Christmas Fooling (Jule Bokk)
A fun event when I was growing up was the neighbors would get together and dress up in odd clothes so they couldn’t be recognized, and they would come over.
It was so much fun to try to guess who they were, and we would treat them to Christmas goodies. They would visit awhile and then go on to another neighbor.
When we were old enough we would dress up and go with them.
Christianson Christmas
After Jack and I were married, we kept the lefse tradition.
On Christmas Eve we would have lefse supper and then do the chores. We would feed the cows special alfalfa hay on Christmas Eve.
Our neighbor Clifford Hanson was Santa and would jingle the sleigh bells outside the window.
Once when our son Dale was about four years old, he heard those sleigh bells ringing and was so scared that he crawled behind the davenport.
We had to assure him that it was OK, and that if he came out, Santa would bring him presents. He soon thought Santa was OK.
When our daughter Marsha was about four years old, that Christmas she had the mumps and the measles at the same time.

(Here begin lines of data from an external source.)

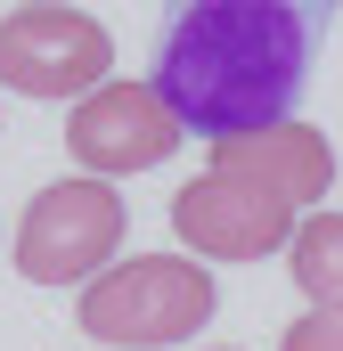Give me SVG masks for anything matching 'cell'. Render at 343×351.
Masks as SVG:
<instances>
[{
    "instance_id": "1",
    "label": "cell",
    "mask_w": 343,
    "mask_h": 351,
    "mask_svg": "<svg viewBox=\"0 0 343 351\" xmlns=\"http://www.w3.org/2000/svg\"><path fill=\"white\" fill-rule=\"evenodd\" d=\"M327 33V0H180L156 49V90L196 139L294 114Z\"/></svg>"
},
{
    "instance_id": "2",
    "label": "cell",
    "mask_w": 343,
    "mask_h": 351,
    "mask_svg": "<svg viewBox=\"0 0 343 351\" xmlns=\"http://www.w3.org/2000/svg\"><path fill=\"white\" fill-rule=\"evenodd\" d=\"M213 278L188 254H131V262H106L82 286L74 319H82L98 343L115 351H156V343H188L204 319H213Z\"/></svg>"
},
{
    "instance_id": "3",
    "label": "cell",
    "mask_w": 343,
    "mask_h": 351,
    "mask_svg": "<svg viewBox=\"0 0 343 351\" xmlns=\"http://www.w3.org/2000/svg\"><path fill=\"white\" fill-rule=\"evenodd\" d=\"M123 229H131L123 188H106V172H74V180H49L25 204L8 254H16V269L33 286H90L123 254Z\"/></svg>"
},
{
    "instance_id": "4",
    "label": "cell",
    "mask_w": 343,
    "mask_h": 351,
    "mask_svg": "<svg viewBox=\"0 0 343 351\" xmlns=\"http://www.w3.org/2000/svg\"><path fill=\"white\" fill-rule=\"evenodd\" d=\"M115 66V33L74 0H16L0 16V90L16 98H82Z\"/></svg>"
},
{
    "instance_id": "5",
    "label": "cell",
    "mask_w": 343,
    "mask_h": 351,
    "mask_svg": "<svg viewBox=\"0 0 343 351\" xmlns=\"http://www.w3.org/2000/svg\"><path fill=\"white\" fill-rule=\"evenodd\" d=\"M294 221H303L294 196L261 188L254 172H221V164L196 172L180 196H172V229H180V245L204 254V262H261V254H286V245H294Z\"/></svg>"
},
{
    "instance_id": "6",
    "label": "cell",
    "mask_w": 343,
    "mask_h": 351,
    "mask_svg": "<svg viewBox=\"0 0 343 351\" xmlns=\"http://www.w3.org/2000/svg\"><path fill=\"white\" fill-rule=\"evenodd\" d=\"M188 139L180 106H172L156 82H106L74 98V123H66V147L82 172H106V180H131V172H156L172 147Z\"/></svg>"
},
{
    "instance_id": "7",
    "label": "cell",
    "mask_w": 343,
    "mask_h": 351,
    "mask_svg": "<svg viewBox=\"0 0 343 351\" xmlns=\"http://www.w3.org/2000/svg\"><path fill=\"white\" fill-rule=\"evenodd\" d=\"M213 147V164L221 172H254L261 188H278V196H294L303 213L335 188V147H327V131H311V123H254V131H221V139H204Z\"/></svg>"
},
{
    "instance_id": "8",
    "label": "cell",
    "mask_w": 343,
    "mask_h": 351,
    "mask_svg": "<svg viewBox=\"0 0 343 351\" xmlns=\"http://www.w3.org/2000/svg\"><path fill=\"white\" fill-rule=\"evenodd\" d=\"M286 269L303 286V302H343V213H303L294 221V245H286Z\"/></svg>"
},
{
    "instance_id": "9",
    "label": "cell",
    "mask_w": 343,
    "mask_h": 351,
    "mask_svg": "<svg viewBox=\"0 0 343 351\" xmlns=\"http://www.w3.org/2000/svg\"><path fill=\"white\" fill-rule=\"evenodd\" d=\"M278 351H343V302H311V319H294Z\"/></svg>"
},
{
    "instance_id": "10",
    "label": "cell",
    "mask_w": 343,
    "mask_h": 351,
    "mask_svg": "<svg viewBox=\"0 0 343 351\" xmlns=\"http://www.w3.org/2000/svg\"><path fill=\"white\" fill-rule=\"evenodd\" d=\"M98 351H115V343H98Z\"/></svg>"
}]
</instances>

Santa had to come in the downstairs bedroom. We had to have the lights down very low, and she had to keep her eyes closed for Santa to come in and bring her presents because it was hard on the eyes to look at the light with the measles.
Below zero
Many years, the Lind family and our family went shopping in Rice Lake before Christmas. More people traveled to Eau Claire, so we felt that Rice Lake had better bargains.

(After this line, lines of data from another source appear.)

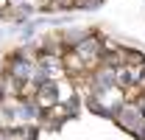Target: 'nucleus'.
Wrapping results in <instances>:
<instances>
[{"mask_svg": "<svg viewBox=\"0 0 145 140\" xmlns=\"http://www.w3.org/2000/svg\"><path fill=\"white\" fill-rule=\"evenodd\" d=\"M14 76H28V65H25V62H14Z\"/></svg>", "mask_w": 145, "mask_h": 140, "instance_id": "nucleus-1", "label": "nucleus"}]
</instances>
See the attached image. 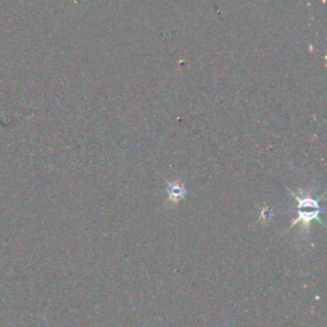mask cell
Instances as JSON below:
<instances>
[{
  "label": "cell",
  "instance_id": "1",
  "mask_svg": "<svg viewBox=\"0 0 327 327\" xmlns=\"http://www.w3.org/2000/svg\"><path fill=\"white\" fill-rule=\"evenodd\" d=\"M293 197L295 198V201L298 202L297 205V218L293 221V224L290 225V227L295 226L297 224L302 222L303 224L304 229H308L310 224L313 220H319L320 221V213L322 211L321 206H320V202L315 198L311 197L310 195L303 196L301 195H295L293 193Z\"/></svg>",
  "mask_w": 327,
  "mask_h": 327
},
{
  "label": "cell",
  "instance_id": "2",
  "mask_svg": "<svg viewBox=\"0 0 327 327\" xmlns=\"http://www.w3.org/2000/svg\"><path fill=\"white\" fill-rule=\"evenodd\" d=\"M168 193L169 202L171 204H178L184 196H186V189L178 182H168Z\"/></svg>",
  "mask_w": 327,
  "mask_h": 327
}]
</instances>
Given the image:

I remember one year very vividly. Gladys and Hjalmer asked Jack, me and our Mother (Minnie Jenson) to go shopping with them. The day that we had planned to go it was 31 degrees below zero, but that didn’t stop us.
We all piled in the car and headed out. Once we arrived, Hjalmer decided he better stay in the car to keep it running. It was so cold outside, we were not sure we would get it started again.
In those days, cars were not so reliable when it was that cold. Thank goodness he did. Others were not so lucky. We never went shopping on a cold day like that again.
Sleigh ride
One year when we lived on our farm, Jack hitched up the horses and sleigh with jingle bells, and we picked up Gladys and Hjalmer Lind and their kids Greg, Jane and Wanda, Juel Lind, Lilly and Karmit Foss.
We all dressed up as Christmas fools and rode around the neighborhood. We stopped at George Olson’s, Clifford Hanson’s, Rueben Halvorson’s, and Clinton Jenson’s.
We sang Christmas songs all the way. It was so much fun.
Christmas trees
In the fall of 1953, road construction began to blacktop and straighten Highway N that went by our farm.
Several beautiful blue spruce trees were being cut down, and they said we could have one. It was the most beautiful tree we ever had.
From that point on, we always cut our Christmas tree, usually from a neighbor’s forest. We would make the trunk fit into an old pulley from the tractor, and place it in a crock filled with water. It was so heavy, and we never had a problem with it tipping over.
It usually started new sprouts, too, and was more beautiful than when we first cut it.
In December 1969, Marsha was in seventh grade and in the hospital having another surgery on her ear.
Jack was getting ready to go visit her in the hospital and fell down the steps to the basement and broke his ankle.
After that, it was up to me to do all the chores, including cleaning the barn and driving the bus route, so I didn’t have time to cut a Christmas tree.
That year I decided to buy an artificial tree. I paid $35 for it at Wild Bill’s Auction in Albertville, which was a lot of money then.
But it was a beautiful tree, and it looked so real. That tree lasted us 35 years.